[Start Excerpted passage]

Kevin Warsh was officially sworn in as Fed chair on May 22. Image source: Official White House Photo by Daniel Torok.

On May 22, Trump's handpicked successor to Powell, Kevin Warsh, was officially sworn in. Warsh previously served on the Board of Governors and was a voting member of the Federal Open Market Committee (FOMC) from Feb. 24, 2006, to March 31, 2011. The FOMC is the 12-person body responsible for setting the nation's monetary policy.

But experience won't save the new Fed chair from two monstrous challenges during his first 100 days as head of the Fed. Kevin Warsh has two tests to tackle -- President Trump and inflation -- and he's all but assured to fail one of them.

Donald Trump wants interest rates slashed to 1% (or lower)

Although the Federal Reserve is an independent entity operating within the U.S. government (i.e., free to adjust monetary policy as FOMC members see fit), this hasn't stopped Donald Trump from interjecting his view on what policymakers should do with interest rates.

Powell's final year as Fed chair was marked by repeated calls by Trump to aggressively slash interest rates to 1% or lower. For context, the FOMC lowered the federal funds target rate six times from September 2024 to December 2025. However, the current federal funds target rate of 3.5% to 3.75% is well above the president's desired target.

Target Federal Funds Rate Upper Limit Chart

Target Federal Funds Rate Upper Limit data by YCharts.

There are likely several catalysts behind Trump's calls for lower interest rates. For starters, reducing lending rates should spur corporate hiring and spending on innovation. Lower borrowing costs could reverse a modest uptrend in the unemployment rate over the last three years.

A drastic reduction in interest rates should also lead to lower Treasury bond yields. The 10-year T-bond indirectly influences mortgage rates. Lower mortgage rates would make housing more affordable.

Lastly, slashing interest rates would make it significantly easier for the U.S. to service more than $39 trillion in outstanding debt. Persistent federal government deficits are raising red flags, and lower interest rates would essentially make it easier for the U.S. government to make its interest payments.

A calculator set next to several newspaper clippings highlighting rapidly rising inflation.

Image source: Getty Images.

Inflation is hitting a three-year high

Meanwhile, inflationary pressures are pulling Warsh and the other FOMC members in the opposite direction.

Though Trump's tariffs continue to apply modest upward pressure on prices in the goods sector, the bulk of the inflationary pressure at the moment stems from the Iran war.

[End Excerpted passage]

# Required actions
1/ What is the current federal funds target rate, according to the Warsh excerpt?
2/ Please retype the stretch of the Warsh excerpt from "Image source: Getty" through "the opposite direction.".

[Start Dataset]

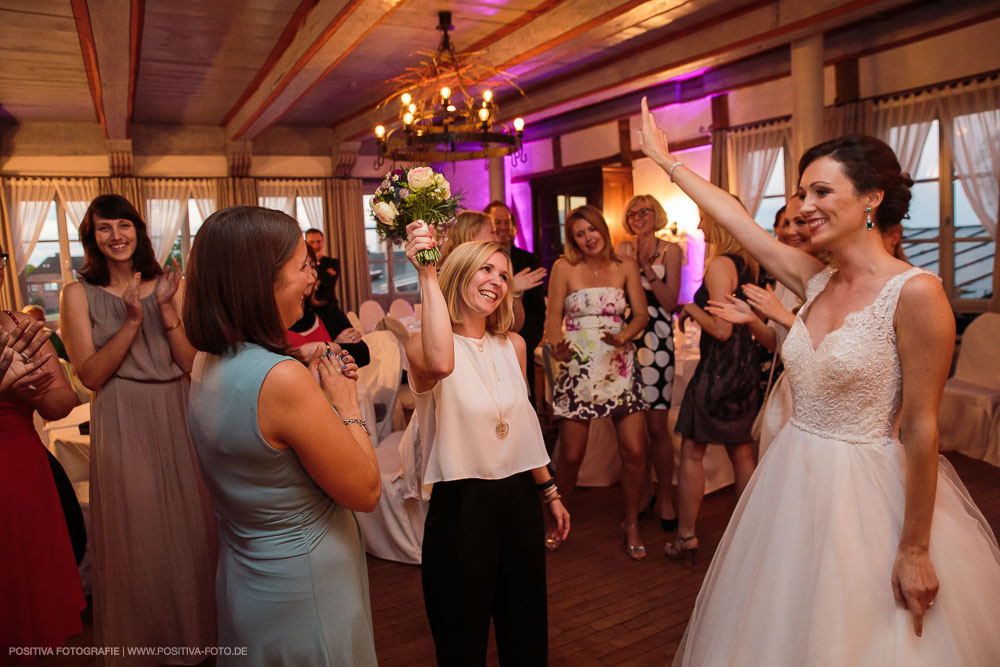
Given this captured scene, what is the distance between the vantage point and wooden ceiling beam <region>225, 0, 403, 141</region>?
15.6 ft

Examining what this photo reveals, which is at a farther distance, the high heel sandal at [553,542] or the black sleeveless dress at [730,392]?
the high heel sandal at [553,542]

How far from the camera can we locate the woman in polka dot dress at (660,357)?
396 centimetres

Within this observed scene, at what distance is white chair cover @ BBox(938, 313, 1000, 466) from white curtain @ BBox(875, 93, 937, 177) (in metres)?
1.76

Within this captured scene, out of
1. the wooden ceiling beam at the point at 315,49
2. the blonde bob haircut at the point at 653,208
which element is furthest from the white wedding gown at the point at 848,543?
the wooden ceiling beam at the point at 315,49

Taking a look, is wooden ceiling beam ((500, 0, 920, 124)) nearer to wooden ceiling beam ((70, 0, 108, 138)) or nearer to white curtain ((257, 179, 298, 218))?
white curtain ((257, 179, 298, 218))

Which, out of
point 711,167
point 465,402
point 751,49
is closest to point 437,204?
point 465,402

[End Dataset]

# Full answers
1/ 3.5% to 3.75%

2/
Image source: Getty Images.

Inflation is hitting a three-year high

Meanwhile, inflationary pressures are pulling Warsh and the other FOMC members in the opposite direction.